- Year: 2008
Text description provided by the architects. The area, a place where they are building motorways in order to reduce vehicular traffic from the Atlantic coast of Gaia, is actually zoned as an agricultural reserve. This is its status in the development plan, this is how it is; it is set in law and will remain so until the law is altered. Agricultural activity is non-existent, except for the small vegetable plots.
The first step taken was to set apart the maximum allowable 300m2 plot for a building.
Two hundred square meters for the residence and one hundred square meters for possible out- buildings, which I would consider appropriate for a farmer to build a home on agricultural land, without compromising our survival as a traditionally agricultural country.
This was a complex task that required the involvement of various institutions and meetings with numerous participants. An arduous task but not necessarily so. For some people, 200 + 100 equals 300; this forced us to make some corrections to what had seemed mathematically obvious, because it wasn’t, at least to some people.
As usual, in this country, it was only a question of time, of time wasted. The arithmetic question was resolved and the chance to build secured.
The client was looking for a house with a brief that actually fitted the allowable building areas, which was helpful; two hundred square meters for the house, plus a garage and service areas that make up the remaining one hundred square meters.
This was the first ever project for a family house that I designed for a client who did not come from my own circle of friends, friends of friends, acquaintances or acquaintances of acquaintances.
The commission came about as a consequence of having my work published in an architectural magazine.
The brief was given to me in a very clear, well defined manner: a living room, a kitchen, a small study, three bedrooms, a garage and some storage area, good use of external space and privacy.
The Madalena House and the elements of the brief were arranged over three volumes.
The central volume where the social areas are laid out, the volume to the west with the three bedrooms and two bathrooms and the volume, or annexe, to the east, characterized by the covered garage area and the volume of the store and technical areas.
The brief was to design a single storey house and with the exception of the study, which is located over the kitchen, all the elements of the brief are accommodated on the ground floor.
The central volume predominates in relation to the other two, being a two storey volume expressing the living and dining rooms with their double height ceilings.
The geometrical dissimilarity between the volumes accentuates their differences. The connections between them are made by volumes with similar geometries.
I chose to use rough concrete for the load bearing walls, trying to avoid the super-perfect, technological, Japanese style of concrete that almost ceases to be concrete.
The rest was filled in with timber with glass structures.
A strange method of building, if compared with what is commonly done; something which led to various and curious speculations during the construction period.
With the floor slab cast and the walls erected and insulated, still without a roof or other floors while it waited for the carpenters to start on site, it looked more like a sculpture or installation of some kind.
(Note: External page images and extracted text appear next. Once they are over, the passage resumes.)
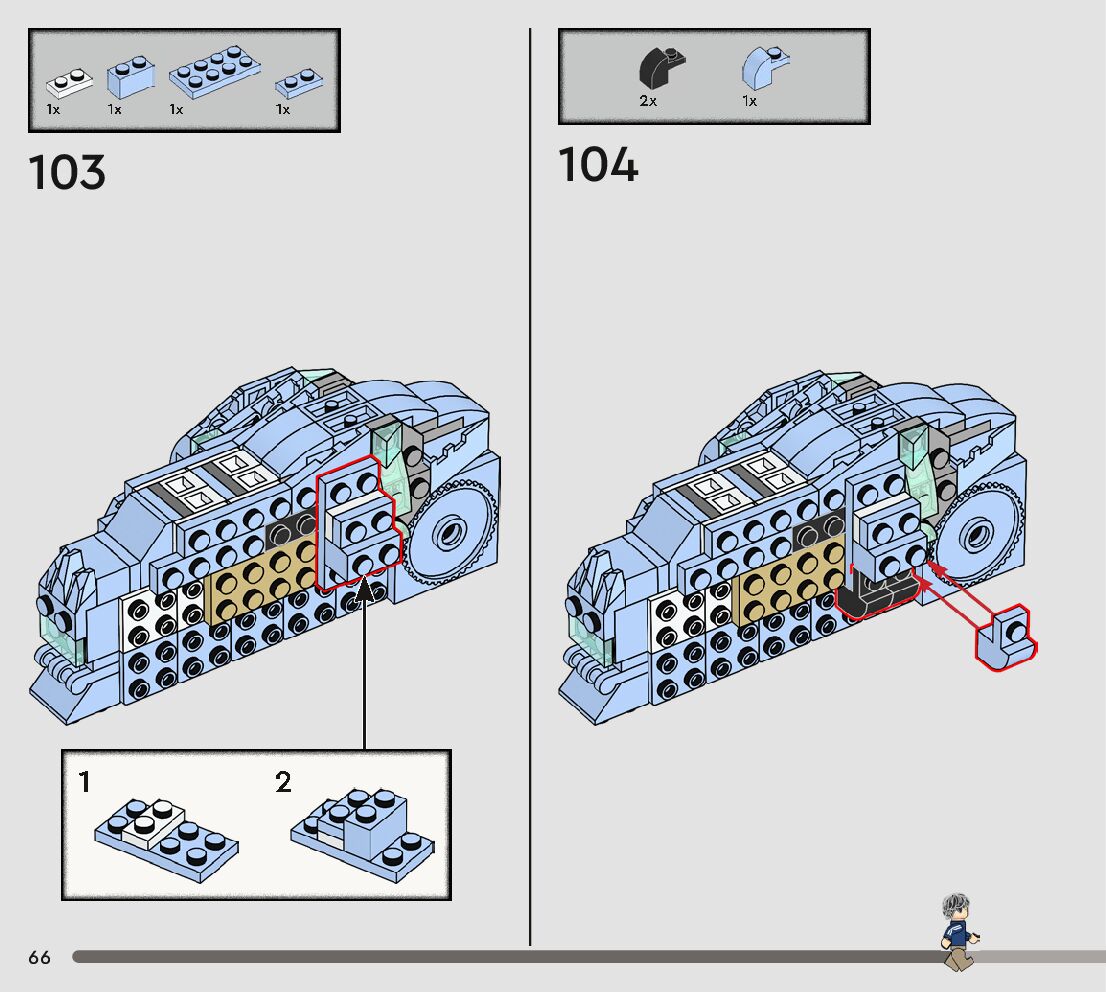 1x 1x 1x 1x

103

1

2

2x 1x

104

66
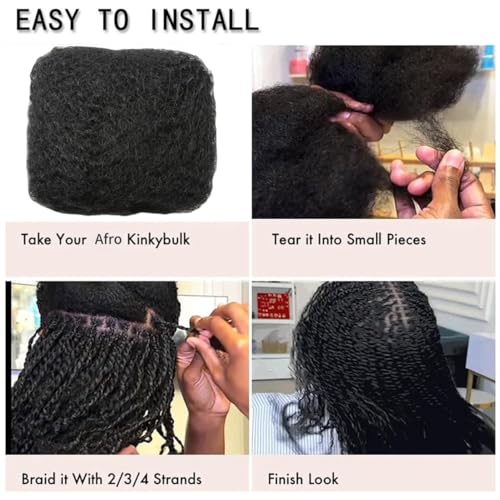 EASY TO INSTALL

Take Your Afro Kinkybulk

Tear it Into Small Pieces

Braid it With 2/3/4 Strands

Finish Look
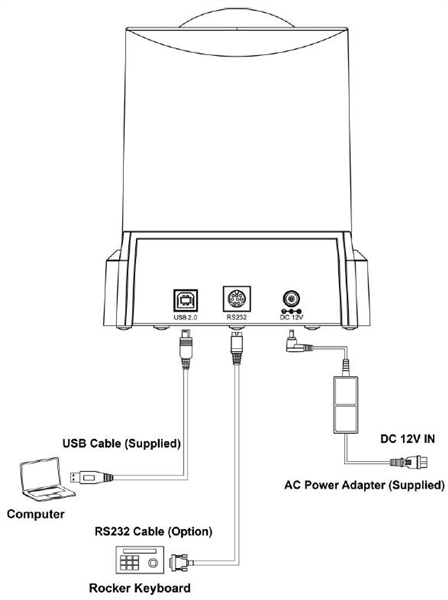 USB 2.0

RS232

DC 12V

USB Cable (Supplied)

DC 12V IN

AC Power Adapter (Supplied)

Computer

RS232 Cable (Option)

Rocker Keyboard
The speculation was that it was to be a new chapel or some other ill-defined thing which prolific imaginations are capable of coming up with.
No, it was just a house that, with its rough concrete walls, turns its back on the urbanity of the street to the north and opens up to the enjoyment of the garden, the sun, the light and the privacy that the agricultural land still offers.
Inside, the concrete walls give over to white plasterboard and pine from Riga which is used structurally in the ceilings, and again in the window frames, which also act structurally.
The floor is finished in slate both inside and outside to emphasize an intentional continuity.
Roof and weathering generally are in copper sheeting.
The study is the choir of the chapel space that characterises the living room.
Access to it, is via an apparently strange looking and awkward stairs, which turns out to be surprisingly comfortable when used.
This is the always desirable transgression and redress in a world of obtuse and inflexible rules.
The Madalena house is near the Madalena beach, in what is an almost rural setting, for the moment; awaiting the urbanity that ever more pressurizes Vila Nova de Gaia.